[Selected extract]
------------------------------------
Writing

20 Mar

There’s a thread on Amazon Forums at the moment about why people wrote the stories/books they did, and I put some pretentious bollocks on there about how ideas come to me. Then I was reading it back and curling my toes a little bit.

I probably mentioned this on a different thread, but writing has always been a bit of a guilty secret for me. I’m from a working class background in a working class city, I have working class friends and I am, at core, a working class bloke. Yes, I went to university, and then I went back twice and did further degrees. Yes, I work in IT and have progressed over the last eighteen years to a fairly senior position. I own my own house (well, it’s mortgaged, but you know what I mean), I have a fairly decent car and I’ve been paying for my daughter to go to a nursery for the past three years. But despite all these seemingly middle class things, I still see myself as working class, with left wing values and opinions about the inequalities of our society. Declaring myself as ‘a writer’ just doesn’t sit well with me, because it seems pretentious. I know a few people who have declared themselves writers, musicians, artists, and yet they don’t have anything to back it up – they have no work of any merit to show, no success in their field. And I hate that, because it reeks of just wanting to be different from the people around them who go to work every day and struggle to get by in the real world. It’s usually delivered with a tone that says ‘that makes me better than you’ and it’s ultimately little more than egoism and self-aggrandisement.

Everything I’ve read on promoting your writing states that the first thing to do is to push it via your social network. I haven’t done that. I can’t bring myself to do that. In order to post something on a Facebook group I created a second profile without any of my friends attached to it in order to do so. I don’t want to publicise to them I’m doing a bit of writing. I think in total I’ve told two of them, and then only because they knew about the academic writing I’d done in the past. If some of them knew I’m sure they wouldn’t care. Some would think I was a bit of a knob. So I’m keeping the two halves of my life separate for now. If they collide at some point, fair enough, but it won’t be because I engineered that.

I have always wanted to be a writer. At times I’ve wanted to be other things as well, but the writing has always endured. At school I was good at maths, art, history and music. But I was never as good at any of those things as I was with English. Reading, criticism, creative writing – it was by far my best subject. I played violin for a long time in my youth and was quite good at it. I worked my way up to leader of a youth orchestra and toured Europe twice in that capacity. Nobody understood why I didn’t take that more seriously. I went to university and just kind of stopped playing. I think everyone thought I’d follow classical music as a profession but I never ever had any intention to. I wanted to write.
------------------------------------
[Dataset excerpts]
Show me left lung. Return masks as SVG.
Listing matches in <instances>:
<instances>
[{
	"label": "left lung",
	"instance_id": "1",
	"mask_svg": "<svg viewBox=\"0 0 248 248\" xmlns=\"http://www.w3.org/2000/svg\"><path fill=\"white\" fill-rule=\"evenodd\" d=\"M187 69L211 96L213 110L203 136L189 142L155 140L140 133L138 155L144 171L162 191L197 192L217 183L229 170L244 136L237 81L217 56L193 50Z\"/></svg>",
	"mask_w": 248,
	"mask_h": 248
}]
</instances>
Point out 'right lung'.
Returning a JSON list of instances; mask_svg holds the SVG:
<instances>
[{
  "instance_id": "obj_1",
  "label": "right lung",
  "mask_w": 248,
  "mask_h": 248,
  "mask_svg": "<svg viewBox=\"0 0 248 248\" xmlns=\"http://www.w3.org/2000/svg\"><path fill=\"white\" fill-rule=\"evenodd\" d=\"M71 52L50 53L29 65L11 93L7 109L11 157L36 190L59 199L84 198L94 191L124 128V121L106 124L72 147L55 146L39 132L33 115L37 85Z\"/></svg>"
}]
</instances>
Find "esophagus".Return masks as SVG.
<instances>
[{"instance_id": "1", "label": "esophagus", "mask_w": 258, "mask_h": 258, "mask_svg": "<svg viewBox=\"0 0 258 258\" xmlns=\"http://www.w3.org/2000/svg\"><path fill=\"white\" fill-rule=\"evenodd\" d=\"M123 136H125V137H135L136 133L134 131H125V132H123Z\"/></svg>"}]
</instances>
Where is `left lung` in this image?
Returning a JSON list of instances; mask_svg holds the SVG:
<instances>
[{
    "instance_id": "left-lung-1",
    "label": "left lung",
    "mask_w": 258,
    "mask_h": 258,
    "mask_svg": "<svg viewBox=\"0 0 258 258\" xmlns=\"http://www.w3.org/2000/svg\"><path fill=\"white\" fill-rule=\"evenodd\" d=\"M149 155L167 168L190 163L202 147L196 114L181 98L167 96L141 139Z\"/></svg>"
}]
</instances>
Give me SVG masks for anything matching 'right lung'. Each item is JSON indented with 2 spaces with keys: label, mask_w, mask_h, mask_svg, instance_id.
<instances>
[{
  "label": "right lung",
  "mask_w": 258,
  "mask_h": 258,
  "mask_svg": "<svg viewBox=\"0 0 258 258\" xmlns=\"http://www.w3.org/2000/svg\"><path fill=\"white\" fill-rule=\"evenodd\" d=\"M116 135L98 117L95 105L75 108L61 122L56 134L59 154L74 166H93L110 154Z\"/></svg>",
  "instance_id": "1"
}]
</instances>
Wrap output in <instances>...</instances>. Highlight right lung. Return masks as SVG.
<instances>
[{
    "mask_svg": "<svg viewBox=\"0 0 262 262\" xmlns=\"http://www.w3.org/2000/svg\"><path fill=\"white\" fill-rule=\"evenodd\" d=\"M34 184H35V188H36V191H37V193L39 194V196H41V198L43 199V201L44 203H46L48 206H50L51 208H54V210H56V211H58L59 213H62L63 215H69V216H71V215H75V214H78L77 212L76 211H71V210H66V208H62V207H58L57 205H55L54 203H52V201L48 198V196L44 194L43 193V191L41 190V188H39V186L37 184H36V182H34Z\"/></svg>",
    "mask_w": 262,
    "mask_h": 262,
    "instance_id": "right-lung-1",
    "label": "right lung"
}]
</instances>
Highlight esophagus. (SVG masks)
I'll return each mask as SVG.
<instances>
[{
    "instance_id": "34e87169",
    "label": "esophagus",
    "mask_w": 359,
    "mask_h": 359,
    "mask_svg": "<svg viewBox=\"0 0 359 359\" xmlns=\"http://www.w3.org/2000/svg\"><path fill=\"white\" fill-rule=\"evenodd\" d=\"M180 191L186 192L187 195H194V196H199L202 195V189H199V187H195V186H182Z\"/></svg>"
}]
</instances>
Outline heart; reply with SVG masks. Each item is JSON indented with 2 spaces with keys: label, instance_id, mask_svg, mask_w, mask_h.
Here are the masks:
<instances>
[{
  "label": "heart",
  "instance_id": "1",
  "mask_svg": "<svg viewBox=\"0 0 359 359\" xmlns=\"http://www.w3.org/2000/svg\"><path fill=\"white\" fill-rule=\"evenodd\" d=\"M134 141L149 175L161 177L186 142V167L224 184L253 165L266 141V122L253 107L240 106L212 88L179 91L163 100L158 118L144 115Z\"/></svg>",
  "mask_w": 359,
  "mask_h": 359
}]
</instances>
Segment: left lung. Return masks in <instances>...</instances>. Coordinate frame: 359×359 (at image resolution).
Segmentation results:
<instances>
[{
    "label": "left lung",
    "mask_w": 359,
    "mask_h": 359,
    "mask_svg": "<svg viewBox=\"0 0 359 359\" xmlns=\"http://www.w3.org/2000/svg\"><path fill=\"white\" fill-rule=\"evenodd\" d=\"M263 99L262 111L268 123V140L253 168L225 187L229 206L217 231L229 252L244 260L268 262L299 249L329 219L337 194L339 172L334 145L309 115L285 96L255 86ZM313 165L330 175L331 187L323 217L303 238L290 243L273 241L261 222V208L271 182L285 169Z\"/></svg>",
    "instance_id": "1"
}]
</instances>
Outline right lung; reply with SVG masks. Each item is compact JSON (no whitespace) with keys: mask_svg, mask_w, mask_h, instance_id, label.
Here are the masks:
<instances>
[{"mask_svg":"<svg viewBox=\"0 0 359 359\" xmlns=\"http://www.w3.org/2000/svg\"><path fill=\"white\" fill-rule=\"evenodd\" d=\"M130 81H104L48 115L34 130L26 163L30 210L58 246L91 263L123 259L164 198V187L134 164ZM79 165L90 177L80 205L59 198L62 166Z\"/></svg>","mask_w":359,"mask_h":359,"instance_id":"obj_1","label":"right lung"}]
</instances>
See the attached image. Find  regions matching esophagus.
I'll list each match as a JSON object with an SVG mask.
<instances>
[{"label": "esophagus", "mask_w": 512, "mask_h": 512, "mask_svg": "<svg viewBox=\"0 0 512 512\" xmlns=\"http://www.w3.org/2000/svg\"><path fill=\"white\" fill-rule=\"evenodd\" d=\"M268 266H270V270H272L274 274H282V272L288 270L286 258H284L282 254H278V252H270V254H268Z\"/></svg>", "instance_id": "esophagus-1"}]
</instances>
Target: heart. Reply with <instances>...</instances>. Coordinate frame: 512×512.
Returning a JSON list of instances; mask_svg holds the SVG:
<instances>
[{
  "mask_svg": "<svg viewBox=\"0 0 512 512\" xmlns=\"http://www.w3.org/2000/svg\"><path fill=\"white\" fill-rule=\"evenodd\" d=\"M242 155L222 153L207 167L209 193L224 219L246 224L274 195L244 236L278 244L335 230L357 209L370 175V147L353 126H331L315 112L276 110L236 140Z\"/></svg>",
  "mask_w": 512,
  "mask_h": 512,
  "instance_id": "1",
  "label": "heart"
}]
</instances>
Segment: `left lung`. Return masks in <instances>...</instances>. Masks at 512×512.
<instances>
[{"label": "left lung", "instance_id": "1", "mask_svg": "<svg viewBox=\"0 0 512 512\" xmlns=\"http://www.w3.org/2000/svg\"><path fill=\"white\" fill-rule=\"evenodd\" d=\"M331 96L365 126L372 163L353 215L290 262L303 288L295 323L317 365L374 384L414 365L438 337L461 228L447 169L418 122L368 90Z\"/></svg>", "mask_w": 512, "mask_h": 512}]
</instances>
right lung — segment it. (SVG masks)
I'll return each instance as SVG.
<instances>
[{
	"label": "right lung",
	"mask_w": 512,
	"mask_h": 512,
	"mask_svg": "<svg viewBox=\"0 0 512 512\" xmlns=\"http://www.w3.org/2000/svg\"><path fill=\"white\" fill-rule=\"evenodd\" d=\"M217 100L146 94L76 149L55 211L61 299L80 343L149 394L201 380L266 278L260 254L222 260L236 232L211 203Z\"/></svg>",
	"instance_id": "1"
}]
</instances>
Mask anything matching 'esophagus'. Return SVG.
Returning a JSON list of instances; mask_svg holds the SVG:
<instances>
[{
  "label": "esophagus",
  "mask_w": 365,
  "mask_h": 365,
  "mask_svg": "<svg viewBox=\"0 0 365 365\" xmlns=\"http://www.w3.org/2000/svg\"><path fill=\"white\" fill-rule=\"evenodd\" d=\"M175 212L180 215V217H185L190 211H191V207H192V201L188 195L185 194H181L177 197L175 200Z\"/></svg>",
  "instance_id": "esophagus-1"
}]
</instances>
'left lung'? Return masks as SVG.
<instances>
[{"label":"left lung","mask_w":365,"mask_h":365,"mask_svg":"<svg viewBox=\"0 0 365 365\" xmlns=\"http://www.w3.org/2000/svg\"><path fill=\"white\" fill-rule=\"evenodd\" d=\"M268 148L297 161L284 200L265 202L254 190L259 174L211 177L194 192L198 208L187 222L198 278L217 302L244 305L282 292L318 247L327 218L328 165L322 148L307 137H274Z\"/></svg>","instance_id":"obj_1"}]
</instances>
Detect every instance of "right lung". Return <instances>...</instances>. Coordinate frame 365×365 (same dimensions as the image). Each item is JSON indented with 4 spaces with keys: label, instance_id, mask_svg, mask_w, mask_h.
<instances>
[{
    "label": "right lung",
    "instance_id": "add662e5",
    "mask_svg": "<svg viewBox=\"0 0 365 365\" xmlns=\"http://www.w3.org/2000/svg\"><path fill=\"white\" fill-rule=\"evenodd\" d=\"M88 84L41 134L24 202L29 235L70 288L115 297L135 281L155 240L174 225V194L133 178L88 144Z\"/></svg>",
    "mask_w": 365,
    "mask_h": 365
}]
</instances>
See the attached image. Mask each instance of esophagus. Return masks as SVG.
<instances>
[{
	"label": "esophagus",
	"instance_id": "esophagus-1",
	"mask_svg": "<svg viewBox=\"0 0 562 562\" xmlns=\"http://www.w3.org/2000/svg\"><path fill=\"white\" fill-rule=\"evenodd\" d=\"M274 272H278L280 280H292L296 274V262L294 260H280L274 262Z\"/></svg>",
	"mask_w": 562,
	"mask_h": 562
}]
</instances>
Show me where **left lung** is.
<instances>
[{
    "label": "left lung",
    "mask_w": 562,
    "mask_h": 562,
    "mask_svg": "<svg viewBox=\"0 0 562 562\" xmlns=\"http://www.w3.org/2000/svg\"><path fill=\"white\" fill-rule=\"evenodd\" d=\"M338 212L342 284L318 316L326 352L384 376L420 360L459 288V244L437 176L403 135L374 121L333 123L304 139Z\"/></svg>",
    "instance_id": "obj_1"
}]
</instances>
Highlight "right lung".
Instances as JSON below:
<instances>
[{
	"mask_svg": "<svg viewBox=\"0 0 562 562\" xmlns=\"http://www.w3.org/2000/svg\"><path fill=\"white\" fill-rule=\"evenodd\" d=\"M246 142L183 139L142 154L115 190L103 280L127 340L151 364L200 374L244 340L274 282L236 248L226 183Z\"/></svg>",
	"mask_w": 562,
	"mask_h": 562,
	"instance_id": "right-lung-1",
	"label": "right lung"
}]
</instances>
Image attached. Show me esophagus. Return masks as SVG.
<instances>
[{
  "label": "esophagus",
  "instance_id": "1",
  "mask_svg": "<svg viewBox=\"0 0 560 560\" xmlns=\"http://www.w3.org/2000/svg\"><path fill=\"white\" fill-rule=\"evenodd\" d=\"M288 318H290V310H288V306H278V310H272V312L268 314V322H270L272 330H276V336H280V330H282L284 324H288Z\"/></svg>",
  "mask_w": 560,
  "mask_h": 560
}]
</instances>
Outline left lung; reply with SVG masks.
------------------------------------
[Exercises]
1/ Quote the passage from the essay on writing that begins with the words "There’s a thread" and ends after the words "a little bit.".
2/ Pick out every line of the listing that contains the word "Coordinate".
The essay on writing and the listing have no connection to each other.

[Responses by task]
1/
There’s a thread on Amazon Forums at the moment about why people wrote the stories/books they did, and I put some pretentious bollocks on there about how ideas come to me. Then I was reading it back and curling my toes a little bit.

2/
Segment: left lung. Return masks in <instances>...</instances>. Coordinate frame: 359×359 (at image resolution).
Target: heart. Reply with <instances>...</instances>. Coordinate frame: 512×512.
Detect every instance of "right lung". Return <instances>...</instances>. Coordinate frame 365×365 (same dimensions as the image). Each item is JSON indented with 4 spaces with keys: label, instance_id, mask_svg, mask_w, mask_h.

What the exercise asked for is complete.